Choong K. Lee 1 and James M. Manning 1

From the 1 From The Rockefeller University, New York, New York 10021

The NH2-terminal valine residues of both chains of oxyhemoglobin S are carbamylated 50 to 100 times faster at pH 7.4 than the egr-NH2 groups of the lysine residues of the protein up to a level of 1 carbamyl group per hemoglobin molecule. The pseudo-first order rate constants for the carbamylation of the NH2-terminal residues of carbonmonoxyhemoglobins A and S are identical for the proteins either in the tetrameric state or as the p-hydroxymercuribenzoate derivatives of the individual chains.

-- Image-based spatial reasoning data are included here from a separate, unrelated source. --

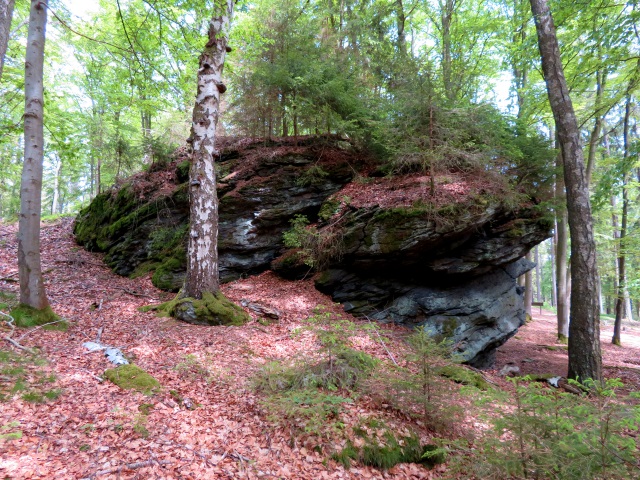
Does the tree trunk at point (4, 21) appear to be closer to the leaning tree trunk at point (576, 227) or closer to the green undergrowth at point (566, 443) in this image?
the green undergrowth at point (566, 443)

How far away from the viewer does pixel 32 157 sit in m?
5.26

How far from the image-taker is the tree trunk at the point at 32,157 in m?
5.23

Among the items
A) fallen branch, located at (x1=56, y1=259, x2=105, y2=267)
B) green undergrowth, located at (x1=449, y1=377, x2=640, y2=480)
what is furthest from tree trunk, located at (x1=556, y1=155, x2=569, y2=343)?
fallen branch, located at (x1=56, y1=259, x2=105, y2=267)

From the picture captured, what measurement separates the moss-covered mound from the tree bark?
222 millimetres

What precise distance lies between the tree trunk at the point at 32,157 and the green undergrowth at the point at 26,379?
1.79 metres

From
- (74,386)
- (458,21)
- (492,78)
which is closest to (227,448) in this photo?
(74,386)

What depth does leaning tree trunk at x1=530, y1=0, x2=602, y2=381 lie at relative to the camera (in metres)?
6.70

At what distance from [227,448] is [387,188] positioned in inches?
300

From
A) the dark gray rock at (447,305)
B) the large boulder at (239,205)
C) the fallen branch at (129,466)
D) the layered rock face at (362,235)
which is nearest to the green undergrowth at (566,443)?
the fallen branch at (129,466)

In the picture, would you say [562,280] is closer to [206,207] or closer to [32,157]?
[206,207]

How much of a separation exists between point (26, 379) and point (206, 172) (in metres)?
4.89

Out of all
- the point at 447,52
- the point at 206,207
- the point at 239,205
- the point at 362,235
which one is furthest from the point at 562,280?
the point at 206,207

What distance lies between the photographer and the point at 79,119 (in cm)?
1384

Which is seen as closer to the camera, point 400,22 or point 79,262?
point 79,262
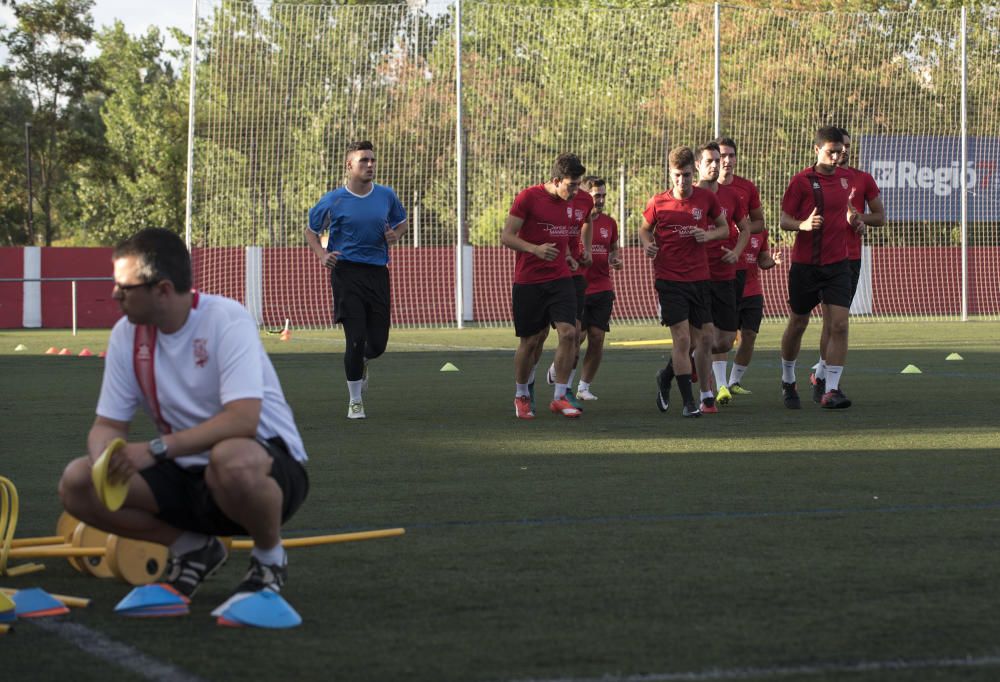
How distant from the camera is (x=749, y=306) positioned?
14.1m

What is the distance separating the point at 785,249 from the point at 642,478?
29.5 metres

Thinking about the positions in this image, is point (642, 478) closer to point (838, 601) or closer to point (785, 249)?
point (838, 601)

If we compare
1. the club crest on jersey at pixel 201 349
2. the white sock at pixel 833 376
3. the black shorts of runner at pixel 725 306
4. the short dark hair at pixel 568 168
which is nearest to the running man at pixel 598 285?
the black shorts of runner at pixel 725 306

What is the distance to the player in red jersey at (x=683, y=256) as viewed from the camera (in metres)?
12.1

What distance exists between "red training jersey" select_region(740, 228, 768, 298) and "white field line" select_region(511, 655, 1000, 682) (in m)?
9.80

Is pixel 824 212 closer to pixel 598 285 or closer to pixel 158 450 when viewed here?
pixel 598 285

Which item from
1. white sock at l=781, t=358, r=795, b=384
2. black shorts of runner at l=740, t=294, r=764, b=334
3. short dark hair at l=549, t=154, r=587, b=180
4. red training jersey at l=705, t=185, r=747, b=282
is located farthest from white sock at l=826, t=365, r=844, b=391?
short dark hair at l=549, t=154, r=587, b=180

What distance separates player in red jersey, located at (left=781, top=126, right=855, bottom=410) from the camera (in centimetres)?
1238

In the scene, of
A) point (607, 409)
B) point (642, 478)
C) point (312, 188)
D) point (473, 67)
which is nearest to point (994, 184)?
point (473, 67)

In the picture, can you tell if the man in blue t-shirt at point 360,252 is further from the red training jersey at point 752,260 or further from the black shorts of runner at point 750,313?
the black shorts of runner at point 750,313

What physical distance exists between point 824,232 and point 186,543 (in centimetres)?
830

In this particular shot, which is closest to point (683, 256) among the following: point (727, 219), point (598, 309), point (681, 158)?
point (681, 158)

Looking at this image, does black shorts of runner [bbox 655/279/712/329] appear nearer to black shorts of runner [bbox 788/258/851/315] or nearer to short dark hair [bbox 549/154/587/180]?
black shorts of runner [bbox 788/258/851/315]

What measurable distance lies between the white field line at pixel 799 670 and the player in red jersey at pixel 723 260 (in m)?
8.45
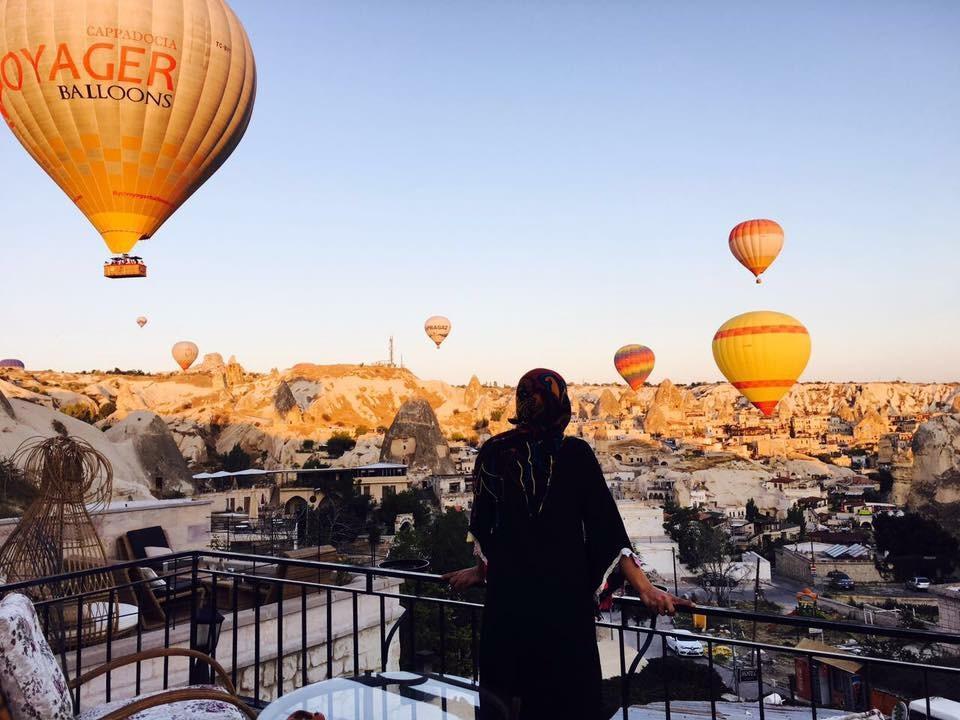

The rate constant for the carbamylation of deoxyhemoglobin A is the same as that for deoxyhemoglobin S, and the deoxyhemoglobins are carbamylated about twice as rapidly as the liganded proteins. These results indicate that the pKa values of the NH2-terminal valine residues of hemoglobins A and S are probably identical. Carbon dioxide competes for the site of the carbamylation with deoxyhemoglobin more effectively than it does with carbonmonoxyhemoglobin. Since OCO is known to bind preferentially to deoxyhemoglobin, these data provide experimental support for the suggestion that HNCO, the reactive tautomer of cyanate, is a structural analog of OCO.